— What is expected —
Your task is to copy every record exactly.

— Excerpted data —
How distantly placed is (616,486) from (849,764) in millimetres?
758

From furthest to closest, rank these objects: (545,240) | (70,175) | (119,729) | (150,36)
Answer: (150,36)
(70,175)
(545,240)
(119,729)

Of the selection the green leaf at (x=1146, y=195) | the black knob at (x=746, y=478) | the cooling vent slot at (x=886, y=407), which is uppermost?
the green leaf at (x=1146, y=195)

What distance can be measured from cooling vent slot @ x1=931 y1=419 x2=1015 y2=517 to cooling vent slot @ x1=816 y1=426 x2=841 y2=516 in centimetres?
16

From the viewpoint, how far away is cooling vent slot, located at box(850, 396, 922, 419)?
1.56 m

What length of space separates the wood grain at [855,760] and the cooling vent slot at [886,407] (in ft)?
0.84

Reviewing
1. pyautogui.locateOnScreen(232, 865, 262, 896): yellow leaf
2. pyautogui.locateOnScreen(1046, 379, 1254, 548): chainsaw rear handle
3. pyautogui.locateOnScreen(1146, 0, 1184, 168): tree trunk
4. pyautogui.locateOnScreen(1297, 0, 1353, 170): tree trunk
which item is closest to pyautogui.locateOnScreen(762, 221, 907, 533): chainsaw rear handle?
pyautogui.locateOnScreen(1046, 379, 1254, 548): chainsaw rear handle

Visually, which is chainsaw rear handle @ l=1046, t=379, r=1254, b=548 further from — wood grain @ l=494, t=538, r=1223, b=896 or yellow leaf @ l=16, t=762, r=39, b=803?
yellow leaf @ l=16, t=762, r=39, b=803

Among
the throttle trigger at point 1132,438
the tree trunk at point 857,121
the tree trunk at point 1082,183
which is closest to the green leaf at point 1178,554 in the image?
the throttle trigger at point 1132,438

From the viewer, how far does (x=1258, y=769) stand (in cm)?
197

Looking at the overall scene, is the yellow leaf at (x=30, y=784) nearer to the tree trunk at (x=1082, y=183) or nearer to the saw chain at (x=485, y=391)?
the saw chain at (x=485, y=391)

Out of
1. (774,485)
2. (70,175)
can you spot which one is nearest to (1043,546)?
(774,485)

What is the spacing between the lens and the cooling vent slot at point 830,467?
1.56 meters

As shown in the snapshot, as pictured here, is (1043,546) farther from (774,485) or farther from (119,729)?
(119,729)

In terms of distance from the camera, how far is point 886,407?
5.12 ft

— Result of this task —
How distantly placed is (616,486) from (849,764) in millimetres?
758

From furthest to closest, rank these objects: (545,240) | (70,175) | (119,729) | (150,36)
Answer: (150,36)
(70,175)
(545,240)
(119,729)

Of the selection the green leaf at (x=1146, y=195) | the black knob at (x=746, y=478) | the cooling vent slot at (x=886, y=407), which is uppermost?
the green leaf at (x=1146, y=195)

What distance can be measured from cooling vent slot @ x1=931 y1=419 x2=1015 y2=517 to cooling vent slot @ x1=816 y1=426 x2=841 y2=516 in centimetres?
16

From the viewpoint, how far away is cooling vent slot, located at box(850, 396, 922, 419)?
1.56 m

What length of space separates the wood grain at [855,760] and the cooling vent slot at [886,407] (in ft)?
0.84

Reviewing
1. pyautogui.locateOnScreen(232, 865, 262, 896): yellow leaf
2. pyautogui.locateOnScreen(1046, 379, 1254, 548): chainsaw rear handle
3. pyautogui.locateOnScreen(1146, 0, 1184, 168): tree trunk
4. pyautogui.locateOnScreen(1297, 0, 1353, 170): tree trunk
which item is closest to pyautogui.locateOnScreen(762, 221, 907, 533): chainsaw rear handle?
pyautogui.locateOnScreen(1046, 379, 1254, 548): chainsaw rear handle

Visually, which is chainsaw rear handle @ l=1046, t=379, r=1254, b=548 further from — wood grain @ l=494, t=538, r=1223, b=896 or yellow leaf @ l=16, t=762, r=39, b=803?
yellow leaf @ l=16, t=762, r=39, b=803

Among
the throttle trigger at point 1132,438
the tree trunk at point 857,121
the tree trunk at point 1082,183
which is closest to the green leaf at point 1178,554 in the image?
the throttle trigger at point 1132,438

From the viewer, how far does (x=1258, y=769) stand (in cm)?
197

Looking at the overall scene, is the yellow leaf at (x=30, y=784) nearer to the tree trunk at (x=1082, y=183) or nearer to the saw chain at (x=485, y=391)?
the saw chain at (x=485, y=391)

Out of
1. (774,485)
2. (70,175)
can you spot which one is nearest to (1043,546)?
(774,485)

What is the spacing between the lens and the cooling vent slot at point 830,467?
1.56 meters

As shown in the snapshot, as pictured here, is (1043,546) farther from (774,485) or farther from (119,729)?
(119,729)

In terms of distance from the camera, how far is point 886,407?
5.12 ft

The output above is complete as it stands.